Mais le principal coup dur pour la Banque est venu de Washington. En mai dernier, dans son projet de budget 2026, la Maison Blanche proposait de supprimer la contribution américaine, soit 555 millions de dollars, au nom d’un réalignement de l’aide étrangère sur les priorités de l’agenda America First. Au sein de l’institution, on veut néanmoins croire que Donald Trump ne mettra pas ses menaces à exécution. « Les États-Unis négocient pied à pied pour que le financement des actions contre le changement climatique ne fasse plus partie des priorités du FAD. Il n’y a aucune garantie, mais nous espérons que c’est le signe qu’ils ne vont pas quitter le navire », dévoile le cadre précité.

En attendant, plusieurs pays prennent le contrepied des Américains. Selon nos informations, l’Italie et le Royaume-Uni pourraient augmenter leur participation. Le Danemark a promis une hausse de sa contribution de 40 % pour atteindre 150 millions d’euros et la Norvège de 5,79 % pour atteindre environ 200 millions d’euros. Pour la première fois, de nombreux pays africains qui ne participaient pas jusque-là vont également mettre la main à la poche.

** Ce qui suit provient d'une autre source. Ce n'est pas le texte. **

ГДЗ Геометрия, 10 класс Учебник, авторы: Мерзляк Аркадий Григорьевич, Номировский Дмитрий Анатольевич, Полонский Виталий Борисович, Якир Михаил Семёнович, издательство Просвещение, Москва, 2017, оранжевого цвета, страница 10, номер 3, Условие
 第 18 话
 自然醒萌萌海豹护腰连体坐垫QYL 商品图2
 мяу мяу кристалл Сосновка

De grandes économies comme l’Éthiopie (20 millions de dollars) et le Kenya (20 millions) mais aussi, et c’est une première, des pays aux finances publiques particulièrement exsangues: Ghana (5 millions), Soudan (3 millions), Liberia (3 millions), Sierra Leone (3 millions), Gambie (2 millions) et Zambie (5 millions).

Selon nos informations, d’autres pourraient suivre. « C’est symbolique dans certains cas mais c’est une manière de démontrer que l’Afrique se prend en main », commente notre cadre. « L’Afrique doit réduire sa dépendance à l’égard des financements extérieurs et remédier aux déséquilibres structurels qui imposent des coûts d’emprunt élevés aux économies africaines », affirmait ainsi le président zambien, Hakainde Hichilema, lors de l’annonce de la contribution de son pays.

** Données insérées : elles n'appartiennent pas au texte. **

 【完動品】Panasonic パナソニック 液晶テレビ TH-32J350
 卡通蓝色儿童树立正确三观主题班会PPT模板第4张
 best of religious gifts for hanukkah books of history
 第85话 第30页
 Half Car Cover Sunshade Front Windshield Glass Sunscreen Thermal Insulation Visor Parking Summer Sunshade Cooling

Pour l’instant, et malgré ces nouvelles contributions, les promesses publiques cumulées ne totalisent qu’environ 1,4 milliard de dollars. Mais la majorité des pays ne dévoileront officiellement leur enveloppe que les 15 et 16 décembre, à Londres. Sidi Ould Tah remportera-t-il sa première bataille? Une certitude, quelques semaines seulement après une campagne électorale qui l’a mené aux quatre coins du monde, le président de la Banque africaine de développement a repris son bâton de pèlerin: Lusaka, Washington, Belém, Tokyo, Alger, Luanda, Rabat, Riyad… Pour le Mauritanien, c’est le début de son mandat qui est en jeu et, surtout, la capacité de la Banque africaine de développement à agir dans les pays les plus pauvres du continent.